I think he (Eysteinsson) doesn't quite get right how the dialectical relationship between the artist and the work, according to Adorno, does in fact include a socially conscious intentionality even as it inscribes this relationship formally. That is, Adorno is concerned with the relations of production, and the construction of works of art takes place within and outside these relations. Adorno's description of the modern artwork's evolution puts dialectical materialism at the service of Kantian aesthetics (or vice versa). There is a critical dynamic at work in the construction of the aesthetic object that includes both its maker and the objective reality of its form:

and here's Adorno in Aesthetic Theory:

"In emphatic opposition to the illusion of the organic nature of art, the material concept of the modern implies a conscious control over its means. Even here material production and artistic production converge"( 35).

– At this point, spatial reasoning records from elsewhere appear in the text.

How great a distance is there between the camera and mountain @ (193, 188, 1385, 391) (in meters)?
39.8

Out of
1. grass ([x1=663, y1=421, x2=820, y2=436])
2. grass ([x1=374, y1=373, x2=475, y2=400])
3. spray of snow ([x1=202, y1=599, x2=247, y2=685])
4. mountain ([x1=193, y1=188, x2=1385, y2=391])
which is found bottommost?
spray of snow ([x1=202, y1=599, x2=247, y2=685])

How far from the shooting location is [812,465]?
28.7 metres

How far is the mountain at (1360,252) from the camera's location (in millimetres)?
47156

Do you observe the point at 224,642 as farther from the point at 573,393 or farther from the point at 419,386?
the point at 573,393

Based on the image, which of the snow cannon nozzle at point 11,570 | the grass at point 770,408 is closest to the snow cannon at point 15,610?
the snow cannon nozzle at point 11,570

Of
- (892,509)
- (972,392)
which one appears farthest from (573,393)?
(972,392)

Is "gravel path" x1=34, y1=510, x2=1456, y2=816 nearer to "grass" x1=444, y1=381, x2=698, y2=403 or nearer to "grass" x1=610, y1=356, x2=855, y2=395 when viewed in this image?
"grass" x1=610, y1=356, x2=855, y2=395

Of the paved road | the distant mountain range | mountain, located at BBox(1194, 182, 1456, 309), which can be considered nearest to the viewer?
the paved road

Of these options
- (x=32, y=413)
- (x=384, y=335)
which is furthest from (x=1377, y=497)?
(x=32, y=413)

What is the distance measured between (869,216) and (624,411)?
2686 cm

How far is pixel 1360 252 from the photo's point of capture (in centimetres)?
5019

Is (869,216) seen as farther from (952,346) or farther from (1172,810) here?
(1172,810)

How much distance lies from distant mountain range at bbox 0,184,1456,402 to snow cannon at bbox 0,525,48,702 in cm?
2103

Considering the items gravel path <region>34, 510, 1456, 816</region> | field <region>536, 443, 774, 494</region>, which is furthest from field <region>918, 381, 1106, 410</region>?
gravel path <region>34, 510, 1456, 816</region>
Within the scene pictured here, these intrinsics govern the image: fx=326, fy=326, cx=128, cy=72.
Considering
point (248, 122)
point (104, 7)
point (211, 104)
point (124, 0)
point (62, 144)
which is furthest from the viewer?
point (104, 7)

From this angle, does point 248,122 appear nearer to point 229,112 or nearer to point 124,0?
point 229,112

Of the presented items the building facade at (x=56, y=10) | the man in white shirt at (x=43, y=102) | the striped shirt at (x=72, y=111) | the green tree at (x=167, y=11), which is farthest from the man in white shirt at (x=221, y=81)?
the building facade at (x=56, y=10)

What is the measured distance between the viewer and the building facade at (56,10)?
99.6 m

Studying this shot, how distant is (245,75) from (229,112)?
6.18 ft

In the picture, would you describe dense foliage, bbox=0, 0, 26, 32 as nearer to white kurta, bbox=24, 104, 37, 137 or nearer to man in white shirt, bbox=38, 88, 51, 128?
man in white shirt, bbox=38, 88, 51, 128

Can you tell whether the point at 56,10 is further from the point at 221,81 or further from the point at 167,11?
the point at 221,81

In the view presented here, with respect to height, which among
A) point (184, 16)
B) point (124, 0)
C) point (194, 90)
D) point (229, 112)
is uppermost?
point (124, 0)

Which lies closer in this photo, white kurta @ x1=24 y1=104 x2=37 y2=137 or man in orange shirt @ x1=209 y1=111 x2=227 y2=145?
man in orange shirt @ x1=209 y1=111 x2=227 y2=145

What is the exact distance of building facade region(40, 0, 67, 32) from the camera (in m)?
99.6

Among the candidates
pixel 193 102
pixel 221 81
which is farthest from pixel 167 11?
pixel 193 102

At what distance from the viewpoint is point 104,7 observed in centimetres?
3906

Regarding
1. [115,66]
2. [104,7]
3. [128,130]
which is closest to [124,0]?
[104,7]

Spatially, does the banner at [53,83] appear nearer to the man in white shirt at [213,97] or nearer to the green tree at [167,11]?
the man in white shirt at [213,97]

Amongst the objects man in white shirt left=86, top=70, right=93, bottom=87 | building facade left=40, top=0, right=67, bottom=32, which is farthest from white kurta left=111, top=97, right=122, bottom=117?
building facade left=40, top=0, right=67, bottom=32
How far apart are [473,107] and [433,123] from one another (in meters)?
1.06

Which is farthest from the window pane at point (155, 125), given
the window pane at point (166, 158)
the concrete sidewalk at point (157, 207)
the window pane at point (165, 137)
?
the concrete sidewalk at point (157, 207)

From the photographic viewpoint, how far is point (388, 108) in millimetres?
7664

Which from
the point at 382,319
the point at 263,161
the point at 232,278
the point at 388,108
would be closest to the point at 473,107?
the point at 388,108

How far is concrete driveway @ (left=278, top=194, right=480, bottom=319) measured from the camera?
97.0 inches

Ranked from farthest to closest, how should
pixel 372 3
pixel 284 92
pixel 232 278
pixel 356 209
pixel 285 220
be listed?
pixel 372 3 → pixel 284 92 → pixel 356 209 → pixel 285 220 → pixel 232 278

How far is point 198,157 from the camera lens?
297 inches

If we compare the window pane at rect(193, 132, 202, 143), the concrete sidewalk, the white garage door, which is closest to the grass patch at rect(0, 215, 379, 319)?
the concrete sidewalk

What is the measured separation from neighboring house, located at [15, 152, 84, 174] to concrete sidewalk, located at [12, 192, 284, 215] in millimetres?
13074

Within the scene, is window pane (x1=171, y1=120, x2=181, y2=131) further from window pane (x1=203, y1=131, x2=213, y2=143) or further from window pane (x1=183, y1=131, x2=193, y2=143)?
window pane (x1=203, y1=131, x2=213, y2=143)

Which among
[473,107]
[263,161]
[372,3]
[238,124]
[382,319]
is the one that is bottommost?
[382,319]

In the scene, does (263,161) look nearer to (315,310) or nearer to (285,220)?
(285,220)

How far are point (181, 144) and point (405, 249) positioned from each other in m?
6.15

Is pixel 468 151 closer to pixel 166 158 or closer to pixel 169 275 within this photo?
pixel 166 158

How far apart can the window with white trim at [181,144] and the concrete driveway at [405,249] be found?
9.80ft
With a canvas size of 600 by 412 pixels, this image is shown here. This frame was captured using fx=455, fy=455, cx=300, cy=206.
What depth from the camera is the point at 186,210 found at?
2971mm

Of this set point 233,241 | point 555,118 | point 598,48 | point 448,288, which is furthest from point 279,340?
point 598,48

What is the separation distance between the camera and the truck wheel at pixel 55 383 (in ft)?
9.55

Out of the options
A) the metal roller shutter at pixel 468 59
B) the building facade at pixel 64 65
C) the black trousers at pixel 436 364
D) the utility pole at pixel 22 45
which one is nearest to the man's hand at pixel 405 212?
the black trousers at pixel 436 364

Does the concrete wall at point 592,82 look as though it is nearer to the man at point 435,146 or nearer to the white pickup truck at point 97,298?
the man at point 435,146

"[T]he artists's metier never originates wholly out of a single work. No artist approaches his work with nothing but the eyes, ears, or linguistic capacity for just it. The realization of a specific work always presupposes qualities gained beyond the spell of the work's specification; only dilettantes confuse orginality with tabula rasa. Although it appears to be merely subjective, the totum of forces invested in the work is the potential presence of the collective according to the level of available productive forces: Windowless, it contains the monad. This is most strikingly evident in the critical corrections made by artists. In every improvement to which he is compelled, often enough in conflict with what he considers his primary impulse, the artist works as social agent, indifferent to society's own consciousness. He embodies the social forces of production without necessarily being bound by the censorship dictated by the relations of production, which he continually criticizes by following the rigors of his metier. In the many particular situations with which the work confronts its author there are always many available suultions, but the multiplicity of solutions is finite and surveyable as a whole. Metier sets boundaries against the bad infinity in works. It makes concrete what, in the language of Hegel's Logic, might be called the abstract possibility of artworks. Therefore every authentic artist is obsessed with technical procedures; the fetishism of means also has a legitimate aspect" (44-45).